• 2007
  • Now you can plagiarise anything from the Net

Now you can plagiarise anything from the Net

Dato' Dzulkifli Abd Razak
Article
- Comment - New sunday Times - 04/02/2006

ACADEME, it seems, is not what it used to be, with even Russian President Vladimir Putin being dragged into the controversy.

This column last month talked about the scandal in the stem cell research in Korea as well as other high-profile cases in Japan and Norway which seem to indicate that there is something unusual in how the research was conducted.

Perhaps these could have been just isolated cases where individuals were, according to the once-famed Dr Hwang Woo-suk of South Korea, in defending his action, "blinded by work and the drive for ambition".

Unfortunately, the recent spate of events seems to suggest that these were in fact the tip of a larger iceberg of academic scandals.

The latest revelation was in China when a report was made at the recent meeting of the top advisory body of the Chinese People’s Political Consultative Conference.

According to a report by China Daily (March 15), plagiarism and fake research have been rampant in China.

It cited a case where one professor was dismissed for plagiarising 10 articles for his book.

Last year, a professor of biomedicine was accused of publishing fraudulent research in the journal Nature Biotechnology (Nov 2003).

However, plagiarism is not only limited to the academics.
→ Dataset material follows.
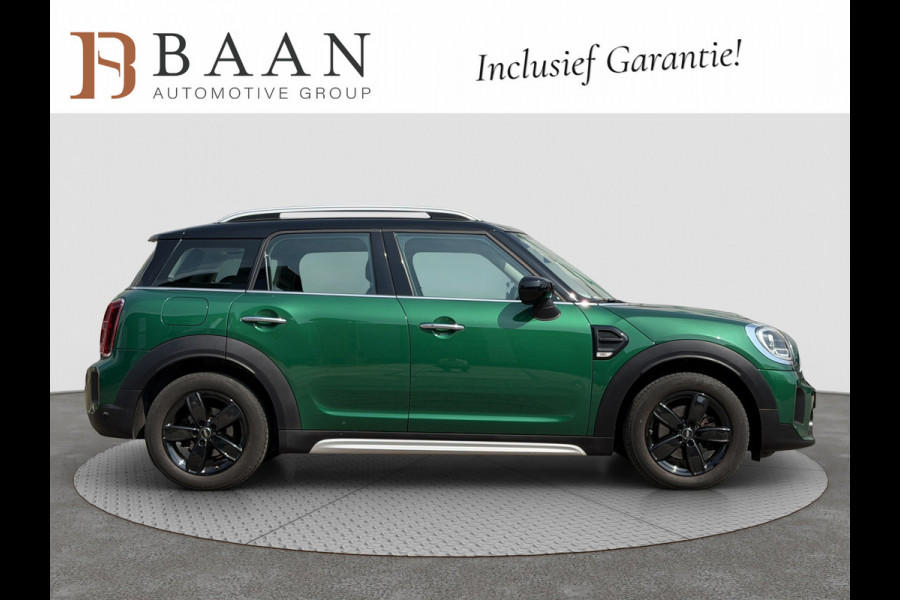 MINI Countryman 1.5 Cooper Full Led|Stoelverwarming|Keyless|Camera|Automaat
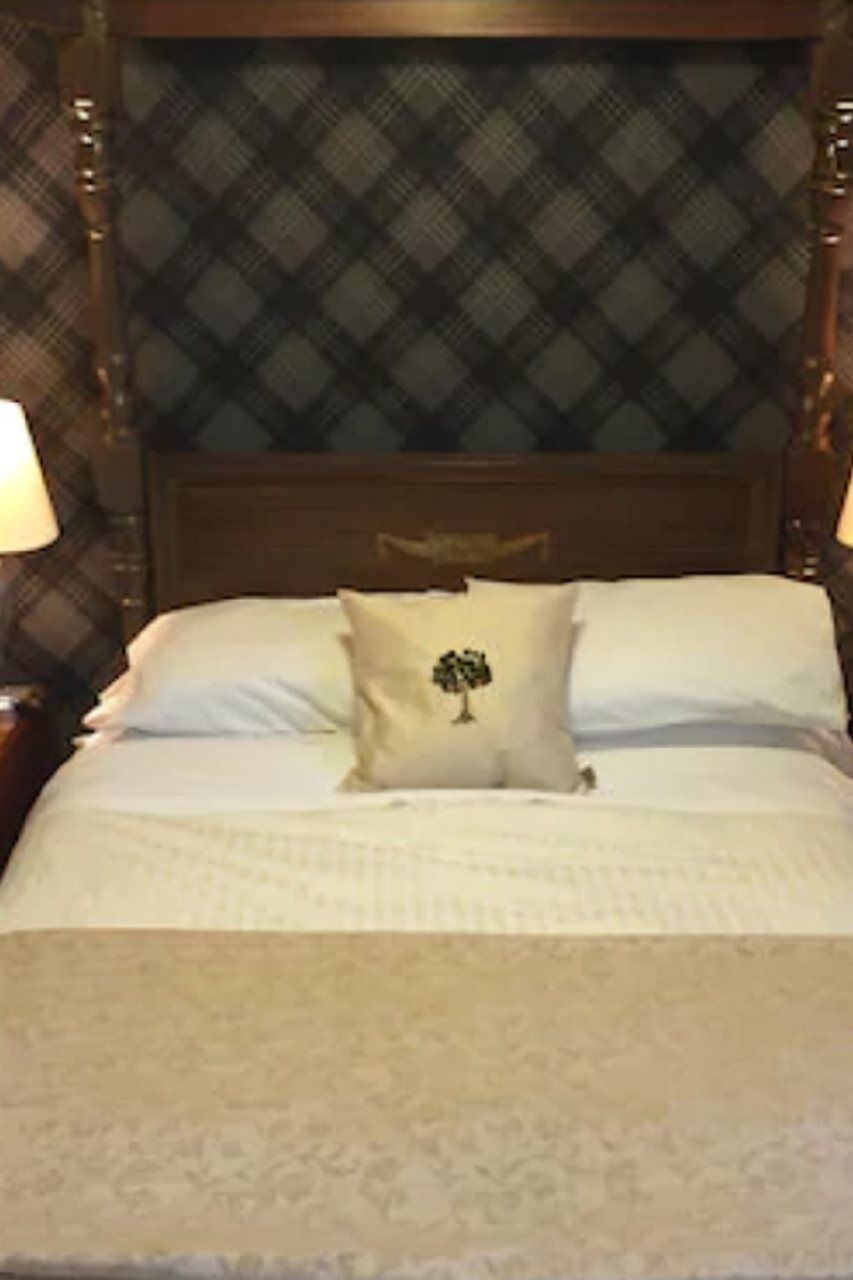 The Lerwick Hotel Kültér fotó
It has been also found to be prevalent among students doing their theses.

Based on a recent Chinese survey of 180 PhD degree holders, 60 per cent allegedly paid for their articles to be published in academic journals while about the same percentage copied indiscriminately the work of others.

The situation exists in almost very well-known Chinese university, according to He Weifang, a professor of law at Peking University.

In view of this, some 100 Chinese professors were said to be planning to publish an open letter calling for the establishment of a national mechanism to weed out academic corruption, including plagiarism, distortion of data and using the work of others without proper acknowledgement.

Academic corruption also broadly refers to the improper use of resources to gain power, prestige and income.

If China’s institutions of higher learning are regarded as an academic bastion in a hurry to gain international recognition and repute at the expense of ethical consideration, the same cannot be said of Oxford University.

Yet the phenomenon of plagiarism does not seem to make such distinction.

For the first time last week, the university admitted that plagiarism is rife among its students.

Prof Alan Grafen, the senior proctor of the university, writing in Oxford Magazine, a house journal, said this would include word-for-word copying, cut-and-paste from the Internet, and submissions containing whole pages of this verbatim material.

"Plagiarism is becoming a serious problem at Oxford," he said.

Grafen, who is also the university’s chief disciplinary officer, suggested that the number of students involved in plagiarism could threaten to undermine the worth of an Oxford degree.

Although only 10 cases out of a total of 17,660 students were detected last year, Grafen said there was evidence to suggest that "the incidence exceeds the observed events, perhaps by a considerable margin, perhaps by a considerable multiple".

To prevent plagiarism, it is suggested that students sign an affidavit for every piece of work they submit, although it may not be effective. Other action include deducting marks, failing the students, suspension or even expulsion.

According to Grafen, "any six consecutive words identical with the source need to be acknowledged and an unacknowledged string of 10 consecutive identical words is pretty watertight evidence of malpractice".

Others would regard that ideas could be plagiarised in books, movies or songs.

While there are suggestions to stem this practice, there is no foolproof way of ensuring total success.

And this will be a serious threat to the world of scholarship and academe in the heat and rush to perform.

Often times this is at the expense of ethical consideration and integrity which is fast losing currency in the materialistic world of instant gratification.

Universities are not the only place faced with allegations of plagiarism.

The literary world too has been implicated.

Recently, one of the world’s highest-paid authors was accused of having "hijacked and exploited" the work of other authors in constructing a novel that has sold more than 40 million copies worldwide.

Best-selling author Dan Brown is currently facing a plagiarism suit by the authors of The Holy Blood and The Holy Grail (1982) where he was accused of stealing ideas for his 2003 blockbuster, The Da Vinci Code.

In Putin’s case, according to The Moscow Times (March 27), he was said to have committed the offence in the mid-1990s while doing his doctoral thesis on economics.

Researchers at the Brookings Institution in the US claimed that Putin "lifted in part verbatim from the Russian translation of a management study, ‘Strategic Planning and Policy’" which was produced by University of Pittsburgh professors in 1978.

Allegedly, 16 of the 20 pages in a section of the thesis were a word-for-word copy or with some minor alterations.

The thesis, entitled "The Strategic Planning of Regional Resources Under the Formation of Market Relations", generally discusses how a state should manage its natural resources.

Regardless of who is involved, plagiarism is serious enough a blemish on anyone’s standing.